═══ Records supplied ═══

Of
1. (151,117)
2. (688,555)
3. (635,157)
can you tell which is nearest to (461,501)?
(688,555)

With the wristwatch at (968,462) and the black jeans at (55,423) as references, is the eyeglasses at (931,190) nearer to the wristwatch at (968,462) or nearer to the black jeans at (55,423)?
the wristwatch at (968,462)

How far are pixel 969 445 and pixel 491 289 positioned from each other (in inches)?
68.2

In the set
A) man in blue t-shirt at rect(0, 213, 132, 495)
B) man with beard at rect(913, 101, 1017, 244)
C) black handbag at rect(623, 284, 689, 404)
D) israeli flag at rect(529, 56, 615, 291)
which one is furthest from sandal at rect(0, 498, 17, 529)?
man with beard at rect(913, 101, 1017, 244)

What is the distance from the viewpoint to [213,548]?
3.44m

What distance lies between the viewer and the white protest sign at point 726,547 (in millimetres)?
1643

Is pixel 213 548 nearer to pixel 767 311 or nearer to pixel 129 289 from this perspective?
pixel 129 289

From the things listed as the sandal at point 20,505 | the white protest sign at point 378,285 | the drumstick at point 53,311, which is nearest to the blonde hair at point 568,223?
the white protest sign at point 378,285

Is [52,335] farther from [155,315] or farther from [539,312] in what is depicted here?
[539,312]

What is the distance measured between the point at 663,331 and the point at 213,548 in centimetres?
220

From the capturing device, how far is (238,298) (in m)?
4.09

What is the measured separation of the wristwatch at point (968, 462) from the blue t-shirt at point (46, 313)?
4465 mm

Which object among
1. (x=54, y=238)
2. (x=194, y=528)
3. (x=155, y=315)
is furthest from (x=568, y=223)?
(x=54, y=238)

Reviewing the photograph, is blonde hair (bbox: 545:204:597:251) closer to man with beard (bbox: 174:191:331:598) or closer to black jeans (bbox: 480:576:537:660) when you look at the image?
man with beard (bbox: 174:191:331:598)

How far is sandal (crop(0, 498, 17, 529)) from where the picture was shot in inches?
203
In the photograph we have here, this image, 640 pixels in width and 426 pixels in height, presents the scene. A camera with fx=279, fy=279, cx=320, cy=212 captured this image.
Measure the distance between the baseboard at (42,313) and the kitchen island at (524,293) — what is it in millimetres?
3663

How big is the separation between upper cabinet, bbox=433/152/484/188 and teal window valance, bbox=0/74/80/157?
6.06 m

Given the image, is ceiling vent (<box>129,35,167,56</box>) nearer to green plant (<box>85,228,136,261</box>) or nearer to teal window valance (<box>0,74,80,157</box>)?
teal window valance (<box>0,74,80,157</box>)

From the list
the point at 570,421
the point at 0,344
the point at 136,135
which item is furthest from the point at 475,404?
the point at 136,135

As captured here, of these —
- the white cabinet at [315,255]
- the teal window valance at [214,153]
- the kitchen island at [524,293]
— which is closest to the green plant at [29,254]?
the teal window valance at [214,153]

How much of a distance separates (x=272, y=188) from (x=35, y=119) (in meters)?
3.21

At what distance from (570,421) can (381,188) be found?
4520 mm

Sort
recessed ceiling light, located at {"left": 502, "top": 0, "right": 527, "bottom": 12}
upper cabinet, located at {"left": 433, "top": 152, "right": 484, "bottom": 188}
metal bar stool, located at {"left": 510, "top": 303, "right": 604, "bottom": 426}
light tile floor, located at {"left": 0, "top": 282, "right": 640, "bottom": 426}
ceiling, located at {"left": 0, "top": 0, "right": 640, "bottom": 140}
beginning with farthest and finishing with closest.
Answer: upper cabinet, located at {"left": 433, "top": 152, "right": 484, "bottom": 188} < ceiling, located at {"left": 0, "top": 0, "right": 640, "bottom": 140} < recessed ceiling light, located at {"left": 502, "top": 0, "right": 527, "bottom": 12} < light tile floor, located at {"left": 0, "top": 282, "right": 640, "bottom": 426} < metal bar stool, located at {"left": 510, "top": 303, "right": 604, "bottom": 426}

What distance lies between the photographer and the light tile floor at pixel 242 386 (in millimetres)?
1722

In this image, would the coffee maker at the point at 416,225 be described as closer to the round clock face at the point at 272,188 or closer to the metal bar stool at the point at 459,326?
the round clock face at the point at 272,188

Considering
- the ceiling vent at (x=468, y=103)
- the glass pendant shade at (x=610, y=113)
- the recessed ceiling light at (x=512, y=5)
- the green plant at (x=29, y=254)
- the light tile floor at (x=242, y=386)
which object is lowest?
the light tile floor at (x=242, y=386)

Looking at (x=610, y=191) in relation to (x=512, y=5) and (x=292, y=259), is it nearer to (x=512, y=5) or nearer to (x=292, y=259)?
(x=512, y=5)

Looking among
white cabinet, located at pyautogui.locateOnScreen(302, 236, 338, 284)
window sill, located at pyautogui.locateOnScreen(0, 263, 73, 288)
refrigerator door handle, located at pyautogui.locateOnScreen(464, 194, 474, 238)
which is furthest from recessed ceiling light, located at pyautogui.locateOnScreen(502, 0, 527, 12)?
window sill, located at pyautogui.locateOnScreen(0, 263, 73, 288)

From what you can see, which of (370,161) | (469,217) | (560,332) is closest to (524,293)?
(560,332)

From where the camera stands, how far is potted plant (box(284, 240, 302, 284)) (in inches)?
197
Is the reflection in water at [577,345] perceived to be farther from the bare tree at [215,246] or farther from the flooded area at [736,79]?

═══

### Set problem:
Write out every entry again exactly, please, with nothing missing.

### Result:
Of
1. (151,117)
2. (688,555)
3. (635,157)
can you tell which is nearest to (461,501)?
(688,555)

With the wristwatch at (968,462) and the black jeans at (55,423) as references, is the eyeglasses at (931,190) nearer to the wristwatch at (968,462) or nearer to the black jeans at (55,423)?
the wristwatch at (968,462)

How far are pixel 969 445 and pixel 491 289 positioned from each other (in inches)?
68.2

In the set
A) man in blue t-shirt at rect(0, 213, 132, 495)
B) man with beard at rect(913, 101, 1017, 244)
C) black handbag at rect(623, 284, 689, 404)
D) israeli flag at rect(529, 56, 615, 291)
which one is furthest from sandal at rect(0, 498, 17, 529)?
man with beard at rect(913, 101, 1017, 244)

What is the distance from the viewpoint to [213,548]?
3.44m

What distance lies between the viewer and the white protest sign at point 726,547 (in millimetres)?
1643

Is pixel 213 548 nearer to pixel 767 311 or nearer to pixel 129 289 from this perspective?
pixel 129 289

From the things listed as the sandal at point 20,505 | the white protest sign at point 378,285 | the drumstick at point 53,311, which is nearest to the blonde hair at point 568,223?
the white protest sign at point 378,285

Is [52,335] farther from [155,315] or farther from [539,312] in what is depicted here?
[539,312]

What is the distance measured between the point at 663,331 and the point at 213,548 in centimetres?
220

From the capturing device, how far is (238,298) (in m)?
4.09

What is the measured separation of the wristwatch at point (968, 462) from the blue t-shirt at point (46, 313)?
4465 mm

Which object among
1. (x=54, y=238)
2. (x=194, y=528)
3. (x=155, y=315)
is furthest from (x=568, y=223)?
(x=54, y=238)

Reviewing the photograph, is blonde hair (bbox: 545:204:597:251) closer to man with beard (bbox: 174:191:331:598) or closer to black jeans (bbox: 480:576:537:660) when you look at the image?
man with beard (bbox: 174:191:331:598)

How far is sandal (crop(0, 498, 17, 529)) from where the picture was shot in inches?
203
In the photograph we have here, this image, 640 pixels in width and 426 pixels in height, presents the scene. A camera with fx=279, fy=279, cx=320, cy=212 captured this image.
Measure the distance between the baseboard at (42,313) and the kitchen island at (524,293) — what is it in millimetres?
3663

How big is the separation between upper cabinet, bbox=433/152/484/188 and teal window valance, bbox=0/74/80/157?
6.06 m

Given the image, is ceiling vent (<box>129,35,167,56</box>) nearer to green plant (<box>85,228,136,261</box>) or nearer to teal window valance (<box>0,74,80,157</box>)?
teal window valance (<box>0,74,80,157</box>)

From the list
the point at 570,421
the point at 0,344
the point at 136,135
which item is furthest from the point at 475,404?
the point at 136,135

As captured here, of these —
- the white cabinet at [315,255]
- the teal window valance at [214,153]
- the kitchen island at [524,293]
— which is closest to the green plant at [29,254]?
the teal window valance at [214,153]

How much of a distance separates (x=272, y=188) from (x=35, y=119) (in meters)?
3.21

At what distance from (570,421) can (381,188) be found?
4520 mm

Sort
recessed ceiling light, located at {"left": 502, "top": 0, "right": 527, "bottom": 12}
upper cabinet, located at {"left": 433, "top": 152, "right": 484, "bottom": 188}
metal bar stool, located at {"left": 510, "top": 303, "right": 604, "bottom": 426}
light tile floor, located at {"left": 0, "top": 282, "right": 640, "bottom": 426}
ceiling, located at {"left": 0, "top": 0, "right": 640, "bottom": 140}
beginning with farthest and finishing with closest.
Answer: upper cabinet, located at {"left": 433, "top": 152, "right": 484, "bottom": 188} < ceiling, located at {"left": 0, "top": 0, "right": 640, "bottom": 140} < recessed ceiling light, located at {"left": 502, "top": 0, "right": 527, "bottom": 12} < light tile floor, located at {"left": 0, "top": 282, "right": 640, "bottom": 426} < metal bar stool, located at {"left": 510, "top": 303, "right": 604, "bottom": 426}

What distance lies between the photographer and the light tile floor at pixel 242 386 (in millimetres)?
1722

In this image, would the coffee maker at the point at 416,225 be described as closer to the round clock face at the point at 272,188 or closer to the metal bar stool at the point at 459,326?
the round clock face at the point at 272,188

Considering
- the ceiling vent at (x=468, y=103)
- the glass pendant shade at (x=610, y=113)
- the recessed ceiling light at (x=512, y=5)
- the green plant at (x=29, y=254)
- the light tile floor at (x=242, y=386)
which object is lowest?
the light tile floor at (x=242, y=386)

Looking at (x=610, y=191) in relation to (x=512, y=5) and (x=292, y=259), is it nearer to (x=512, y=5) or nearer to (x=292, y=259)?
(x=512, y=5)

Looking among
white cabinet, located at pyautogui.locateOnScreen(302, 236, 338, 284)
window sill, located at pyautogui.locateOnScreen(0, 263, 73, 288)
refrigerator door handle, located at pyautogui.locateOnScreen(464, 194, 474, 238)
which is furthest from recessed ceiling light, located at pyautogui.locateOnScreen(502, 0, 527, 12)?
window sill, located at pyautogui.locateOnScreen(0, 263, 73, 288)

From what you can see, which of (370,161) | (469,217) | (560,332) is closest to (524,293)?
(560,332)

From where the camera stands, how far is potted plant (box(284, 240, 302, 284)) (in inches)?
197
Is the reflection in water at [577,345] perceived to be farther from the bare tree at [215,246] or farther from the flooded area at [736,79]?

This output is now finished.